WHAT TO WORK ON >> Write the next part of the discussion of the ablation catheter feasibility study, picking up after its final sentence.
==== EXCERPTED TEXT
Discussion
In this study, we determined that the participating health systems had used adequate numbers of ThermoCool catheters and could obtain data of sufficient quality from their electronic information systems to evaluate the safety and effectiveness of cardiac ablation catheters. There were several important lessons learnt from this feasibility study, which will not only inform our investigations of the ablation catheters in question but also the use of RWD generally for medical device-specific studies.
A key strength was the successful use of a decentralised model for research.8 All three health systems retained their data behind their individual firewalls, but data were collected using common definitions that will enable research using distributed analytics. This will provide a much larger sample size than from a single health system. The infrastructure was additionally built for two similar studies (focused on persistent AF and ischaemic VT); these commonalities suggest that a reusable infrastructure can be created for answering multiple research questions about real-world medical device safety and effectiveness.
In addition, several challenges were encountered in the feasibility stage of this research as well as insights that have led us to conclude that the challenges are all addressable. An overall challenge was that diagnostic codes lacked sufficient resolution for creating patient cohorts, which may necessitate expanding data types used for computed phenotypes. ICD-9-CM codes lack specificity for subtypes of AF. Because our ablation indication of interest was persistent AF, this prevents analysis of specific phenotypes of atrial fibrillation and would require alternative extraction approaches. Fortunately, the ICD-10-CM transition (1 October 2015) provides additional detail to AF subtypes. However, many patients had non-specific ICD-10-CM codes recorded; if the specific AF subtype cannot be documented, these patients may be dropped as they cannot be determined to have persistent AF. One option to address this challenge is to create and validate an algorithm (eg, such as including the use of antiarrhythmic medications) that may increase probability a patient has persistent AF. We also can use the Mayo Clinic cardiac ablation registry, a quality improvement database that captures most ablations with nurse-abstracted data, to validate our coding algorithms for identifying persistent AF. Additionally, Mercy has previously validated natural language processing algorithms to identify patients with persistent AF in Mercy’s notes text. To ensure a consistent definition of AF, we started with use of the ICD-10-CM diagnosis code at the time of the ablation procedure. If there were multiple codes, we considered refining based on disease progression in future decision-making.
========
==== SUPPLIED RECORDS
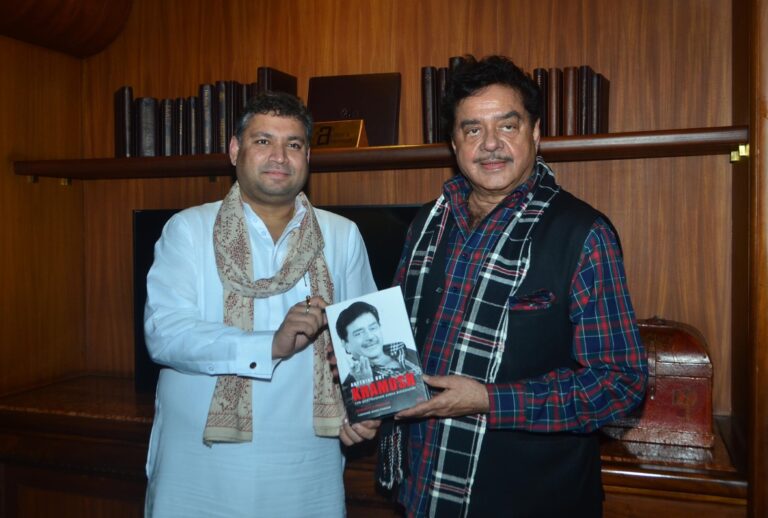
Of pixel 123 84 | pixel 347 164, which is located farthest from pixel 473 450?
pixel 123 84

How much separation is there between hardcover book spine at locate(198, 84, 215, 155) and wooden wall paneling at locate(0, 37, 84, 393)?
76 centimetres

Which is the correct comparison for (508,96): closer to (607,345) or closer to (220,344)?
(607,345)

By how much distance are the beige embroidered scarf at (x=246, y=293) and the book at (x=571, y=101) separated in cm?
99

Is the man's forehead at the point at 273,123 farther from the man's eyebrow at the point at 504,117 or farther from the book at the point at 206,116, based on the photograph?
→ the book at the point at 206,116

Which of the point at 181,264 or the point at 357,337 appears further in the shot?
the point at 181,264

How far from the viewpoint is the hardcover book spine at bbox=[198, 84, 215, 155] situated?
287 centimetres

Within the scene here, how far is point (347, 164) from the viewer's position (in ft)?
8.74

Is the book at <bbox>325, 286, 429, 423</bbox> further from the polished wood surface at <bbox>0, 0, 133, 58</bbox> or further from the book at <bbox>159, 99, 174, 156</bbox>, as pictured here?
the polished wood surface at <bbox>0, 0, 133, 58</bbox>

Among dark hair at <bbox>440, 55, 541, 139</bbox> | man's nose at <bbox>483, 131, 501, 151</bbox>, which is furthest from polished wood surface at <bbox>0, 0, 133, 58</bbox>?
man's nose at <bbox>483, 131, 501, 151</bbox>

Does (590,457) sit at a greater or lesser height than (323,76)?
lesser

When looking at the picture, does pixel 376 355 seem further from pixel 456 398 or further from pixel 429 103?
pixel 429 103

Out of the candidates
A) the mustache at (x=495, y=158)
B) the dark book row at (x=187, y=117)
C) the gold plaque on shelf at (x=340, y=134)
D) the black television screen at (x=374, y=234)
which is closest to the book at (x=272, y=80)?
the dark book row at (x=187, y=117)

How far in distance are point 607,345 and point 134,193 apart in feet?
8.01

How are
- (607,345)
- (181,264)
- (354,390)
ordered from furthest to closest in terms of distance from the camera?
1. (181,264)
2. (354,390)
3. (607,345)
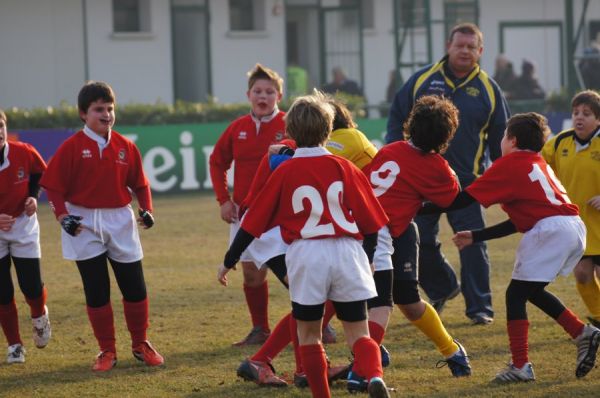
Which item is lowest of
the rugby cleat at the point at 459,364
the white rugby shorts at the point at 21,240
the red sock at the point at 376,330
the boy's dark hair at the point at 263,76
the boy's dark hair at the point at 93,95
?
the rugby cleat at the point at 459,364

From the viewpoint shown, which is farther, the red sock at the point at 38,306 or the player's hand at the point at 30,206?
the red sock at the point at 38,306

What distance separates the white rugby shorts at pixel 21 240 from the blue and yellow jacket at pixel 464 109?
2.72 metres

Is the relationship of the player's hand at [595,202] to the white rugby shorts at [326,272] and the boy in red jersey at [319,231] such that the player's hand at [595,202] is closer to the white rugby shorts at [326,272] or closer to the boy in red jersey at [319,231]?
the boy in red jersey at [319,231]

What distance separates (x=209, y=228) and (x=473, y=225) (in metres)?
7.37

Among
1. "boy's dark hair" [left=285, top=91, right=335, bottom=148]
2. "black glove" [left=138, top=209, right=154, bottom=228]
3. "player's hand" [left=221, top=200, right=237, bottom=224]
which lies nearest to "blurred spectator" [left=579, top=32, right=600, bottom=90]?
"player's hand" [left=221, top=200, right=237, bottom=224]

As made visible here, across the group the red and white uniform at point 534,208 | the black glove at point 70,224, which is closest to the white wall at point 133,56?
the black glove at point 70,224

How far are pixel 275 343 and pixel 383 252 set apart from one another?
843mm

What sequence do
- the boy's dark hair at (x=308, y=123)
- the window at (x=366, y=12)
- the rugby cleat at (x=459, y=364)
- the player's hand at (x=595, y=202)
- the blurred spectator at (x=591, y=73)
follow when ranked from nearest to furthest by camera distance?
the boy's dark hair at (x=308, y=123)
the rugby cleat at (x=459, y=364)
the player's hand at (x=595, y=202)
the blurred spectator at (x=591, y=73)
the window at (x=366, y=12)

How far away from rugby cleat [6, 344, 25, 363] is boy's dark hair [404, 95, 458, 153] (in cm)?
305

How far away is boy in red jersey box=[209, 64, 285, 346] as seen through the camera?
846 centimetres

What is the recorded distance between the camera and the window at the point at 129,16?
90.9ft

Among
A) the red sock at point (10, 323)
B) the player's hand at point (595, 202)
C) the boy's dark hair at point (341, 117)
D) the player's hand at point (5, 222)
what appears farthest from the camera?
the player's hand at point (595, 202)

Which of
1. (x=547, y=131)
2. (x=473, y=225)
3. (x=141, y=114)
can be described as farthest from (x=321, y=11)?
(x=547, y=131)

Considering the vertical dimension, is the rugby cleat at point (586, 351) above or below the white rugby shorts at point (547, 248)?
below
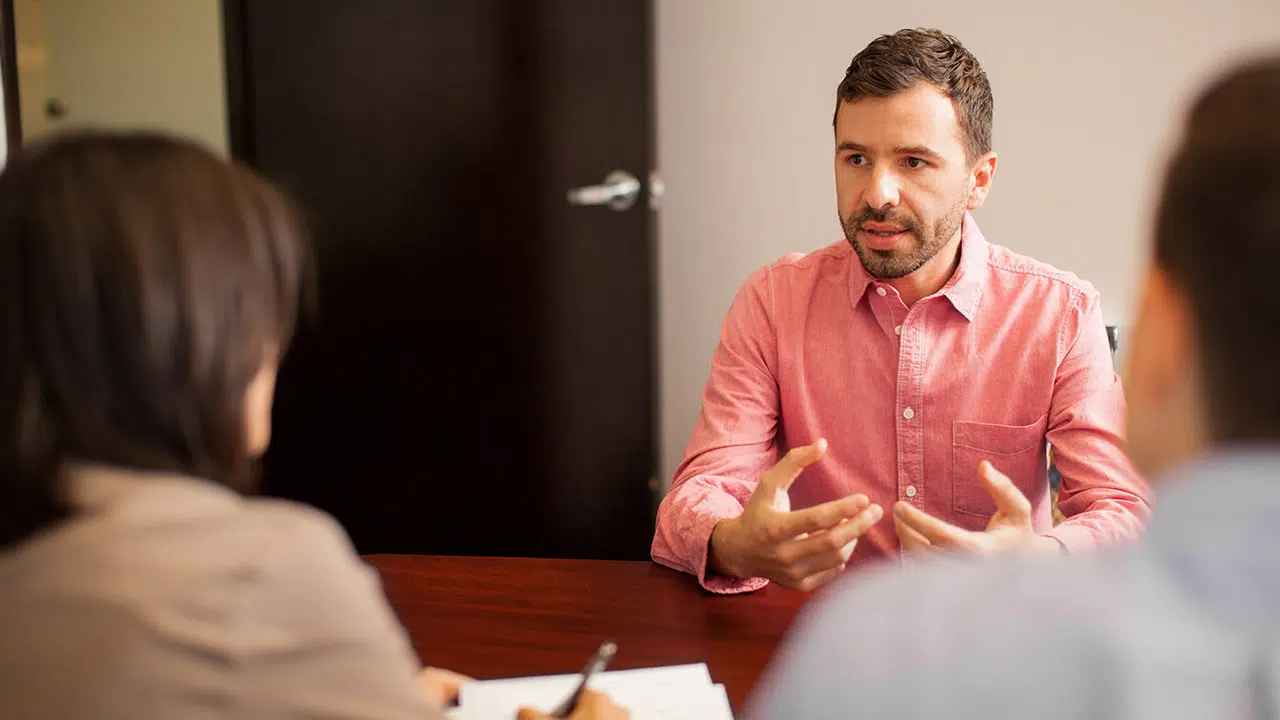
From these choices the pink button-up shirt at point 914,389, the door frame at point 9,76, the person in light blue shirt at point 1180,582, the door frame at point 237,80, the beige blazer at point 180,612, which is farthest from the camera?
the door frame at point 237,80

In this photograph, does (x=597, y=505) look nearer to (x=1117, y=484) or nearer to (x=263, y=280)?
(x=1117, y=484)

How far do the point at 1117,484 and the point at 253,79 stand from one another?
193 centimetres

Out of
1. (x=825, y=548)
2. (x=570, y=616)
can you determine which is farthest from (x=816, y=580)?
(x=570, y=616)

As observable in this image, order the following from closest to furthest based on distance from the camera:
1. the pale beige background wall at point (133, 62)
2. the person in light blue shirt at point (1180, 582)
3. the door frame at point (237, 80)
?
the person in light blue shirt at point (1180, 582) < the door frame at point (237, 80) < the pale beige background wall at point (133, 62)

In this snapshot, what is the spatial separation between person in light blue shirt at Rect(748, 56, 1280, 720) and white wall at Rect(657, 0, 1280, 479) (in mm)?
1954

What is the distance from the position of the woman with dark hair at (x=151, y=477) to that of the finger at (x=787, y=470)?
0.58 metres

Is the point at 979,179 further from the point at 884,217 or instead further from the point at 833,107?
the point at 833,107

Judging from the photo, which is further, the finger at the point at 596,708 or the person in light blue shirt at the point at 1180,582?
the finger at the point at 596,708

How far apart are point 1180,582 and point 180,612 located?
508 mm

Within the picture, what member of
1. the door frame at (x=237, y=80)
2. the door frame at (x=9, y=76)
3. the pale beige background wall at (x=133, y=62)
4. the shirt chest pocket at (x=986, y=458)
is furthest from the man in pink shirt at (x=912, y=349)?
the pale beige background wall at (x=133, y=62)

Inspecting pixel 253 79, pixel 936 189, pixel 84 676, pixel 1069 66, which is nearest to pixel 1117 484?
pixel 936 189

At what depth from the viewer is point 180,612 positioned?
2.02 feet

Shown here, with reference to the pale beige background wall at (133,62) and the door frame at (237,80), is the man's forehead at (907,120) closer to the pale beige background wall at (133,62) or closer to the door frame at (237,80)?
the door frame at (237,80)

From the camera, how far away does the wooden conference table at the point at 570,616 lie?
3.44ft
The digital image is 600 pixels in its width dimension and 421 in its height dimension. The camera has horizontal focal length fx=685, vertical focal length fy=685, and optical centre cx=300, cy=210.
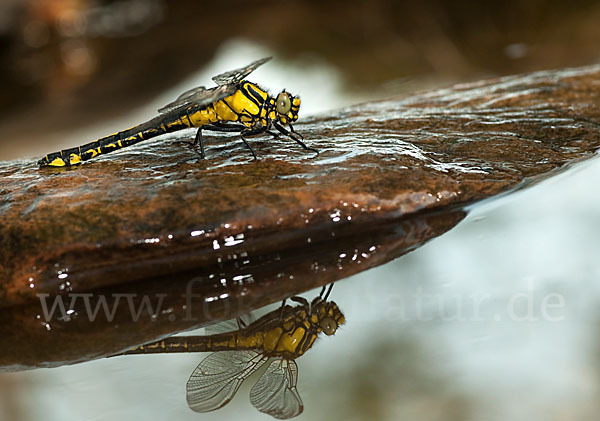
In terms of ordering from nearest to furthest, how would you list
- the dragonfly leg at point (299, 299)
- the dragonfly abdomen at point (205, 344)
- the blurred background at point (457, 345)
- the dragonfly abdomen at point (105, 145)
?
1. the blurred background at point (457, 345)
2. the dragonfly abdomen at point (205, 344)
3. the dragonfly leg at point (299, 299)
4. the dragonfly abdomen at point (105, 145)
========
YOUR RESPONSE >>
Similarly, while there are codes for identification of VT ablation, there are no specific ICD-9-CM or ICD-10-CM codes for identification of ablation of ischaemic VT. Patients were determined to have ischaemic VT using ICD-9-CM and ICD-10-CM diagnosis codes for ischaemic heart disease,17 assuming these codes in a patient’s history would indicate an ischaemic aetiology of VT. The accuracy of these diagnostic codes, and what look-back period to use, for ischaemic heart disease is unclear.
Second, using health system data to create a cohort of patients who underwent the procedure of interest using a specific device has challenges. Ascertainment of pertinent covariates using prior diagnosis codes may be limited unless patients were cared for routinely within a health system prior to the procedure. Missing data for this reason has been termed EHR-discontinuity and can risk biasing studies through misclassification of confounding variables and outcomes.18 A solution is to use an algorithm to identify patients with high data completeness in the EHR.18 For patients receiving ablation within a referral centre, chart histories of covariates (eg, prior ablation) may not be in discrete fields and, thus, may be incompletely ascertained if only automated extraction is used and, thus, limit accurate risk adjustment. However, these data may be available to a manual abstractor. Another potential solution is linkage with insurer claims data, such as Medicare fee-for-service claims, or registry data. (There are currently multiple national AF ablation registries and sometimes local registries, such as the Mayo Clinic cardiac ablation registry.) Another challenge is that other covariates that describe how the catheter was used may not be in the EHR or captured by current coding algorithms; this is particularly important as different operators may use different ablation techniques, and ablation techniques, such as the use of high-power short-duration ablation, may evolve over time. A solution is to use procedural data captured by the ablation technology during the procedure that records numerous parameters employed by the operator, including power, contact force, lesion duration, continuous versus point-by-point ablation and lesion sets, which are not captured with ICD codes. Additionally, important covariates such as centre ablation volume and operator experience can be obtained from health system data.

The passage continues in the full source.